Some of the finest American journalism is still being done by newspapers, said Adam Symson, president and CEO of The E.W. Scripps Company, one of the largest broadcast news companies in the United States.
“And yet, unfortunately, as a result of the economic pressures that the newspaper industry is under, local newspapers in particular are losing their relevance and their reach,” Symson said. “And as a result of all of the downsizing, our industry is losing a lot of these fine journalists to other careers.”
Symson, who became Scripps’ CEO in August 2017, said he wants to attract and retain the very best journalists. That’s why this week the broadcasting company announced the Scripps Journalism Journey Initiative, a multi-year initiative with Google that would help transition experienced journalists with primarily print news backgrounds into broadcast news careers. Selected journalists will be hired into full-time career positions in Scripps local and national media newsrooms. According to a press release, these positions may include beat/specialty reporter, specialty executive producer, photojournalist, editor/manager, documentary producer and copy editor.
In a written statement, David Brooks, Google’s director of global news partnerships, called the initiative a “great opportunity to support mid-career journalists looking for new challenges or a new direction to reignite the passion that drove them into journalism in the first place.”
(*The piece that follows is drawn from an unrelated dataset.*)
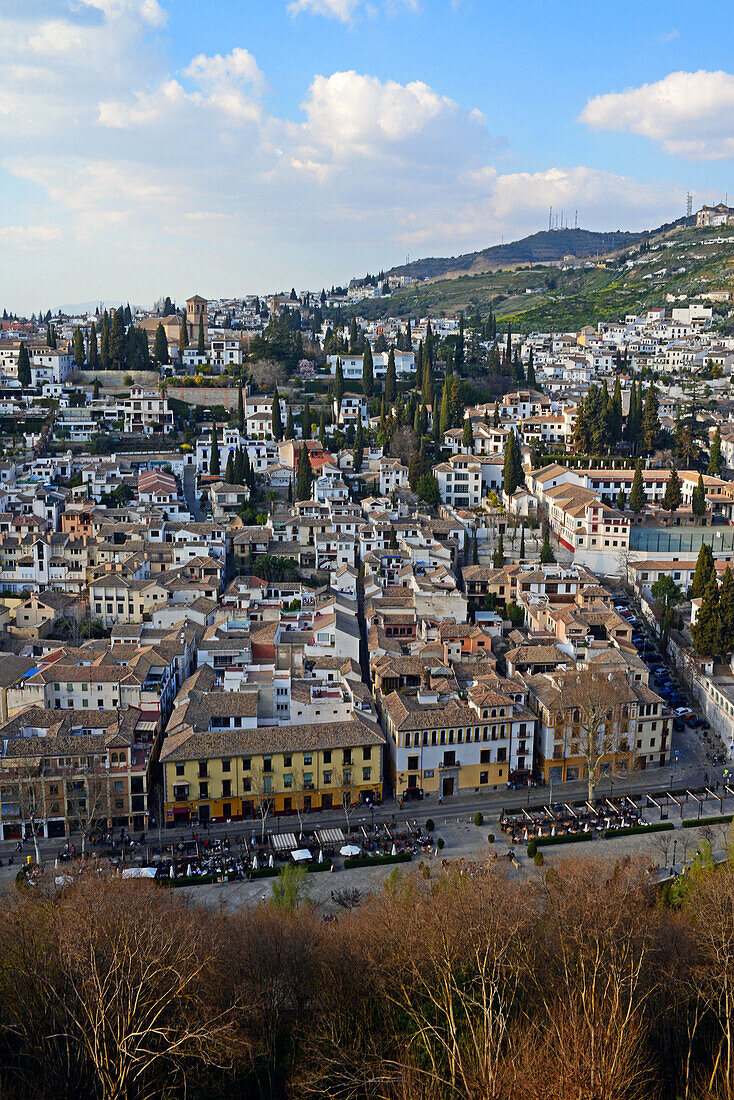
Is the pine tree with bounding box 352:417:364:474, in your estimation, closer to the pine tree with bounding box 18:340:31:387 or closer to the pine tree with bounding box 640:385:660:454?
the pine tree with bounding box 640:385:660:454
Symson said The E.W. Scripps Company has hired many print journalists over the last several years, but a lack of infrastructure to help with the training and development of these journalists has been a barrier to bringing in more. The program promises extensive training and support, including mentoring, job shadowing, hands-on work and individual coaching.
“We intend to help the transition around writing skills, around understanding the difference between print writing and broadcast writing, around presentation, as the case may be if the person is going to make the transition to do on-air work. And if they’re not going to do on-air work, understanding the elements of producing pieces for television from a videography perspective,” Symson said. “We already think a lot of print photojournalists come to our newsrooms with the necessary video skills to be outstanding video journalists. There’s some nuance with the equipment that we use. There’s some understanding of how to work in our medium from a producing-of-the-story perspective, but (they’re) immediately transferable skills.”
Asked about whether the company is interested in journalists who have been laid off or who want to transition out of print, Symson said “any and all,” including reporters, editors, photojournalists, data reporters, specialty reporters, executive editors and managers.
Symson said the creation of this new program has everything to do with the decline of print newspapers. He called the decline problematic because the industry loses journalists with every buyout or job action at a newspaper. He added that he wants to maintain a healthy journalism ecosystem and noted that what has kept some journalists with print backgrounds from joining broadcast newsrooms is the question of developing the skills necessary for the job.
“They’ve already got the journalism part down, but they have to have the platform delivery down,” he said. “And so putting in place the infrastructure to be able to recruit, train and retain mid-career journalists and launch them into careers in Scripps newsrooms is the opportunity.”
Applications for the Scripps Journalism Journey Initiative are expected to be available in early summer. Symson said he did not have a salary range for the positions, but emphasized that these are not entry-level roles. He said the range would depend on the market, and a role in management is also different.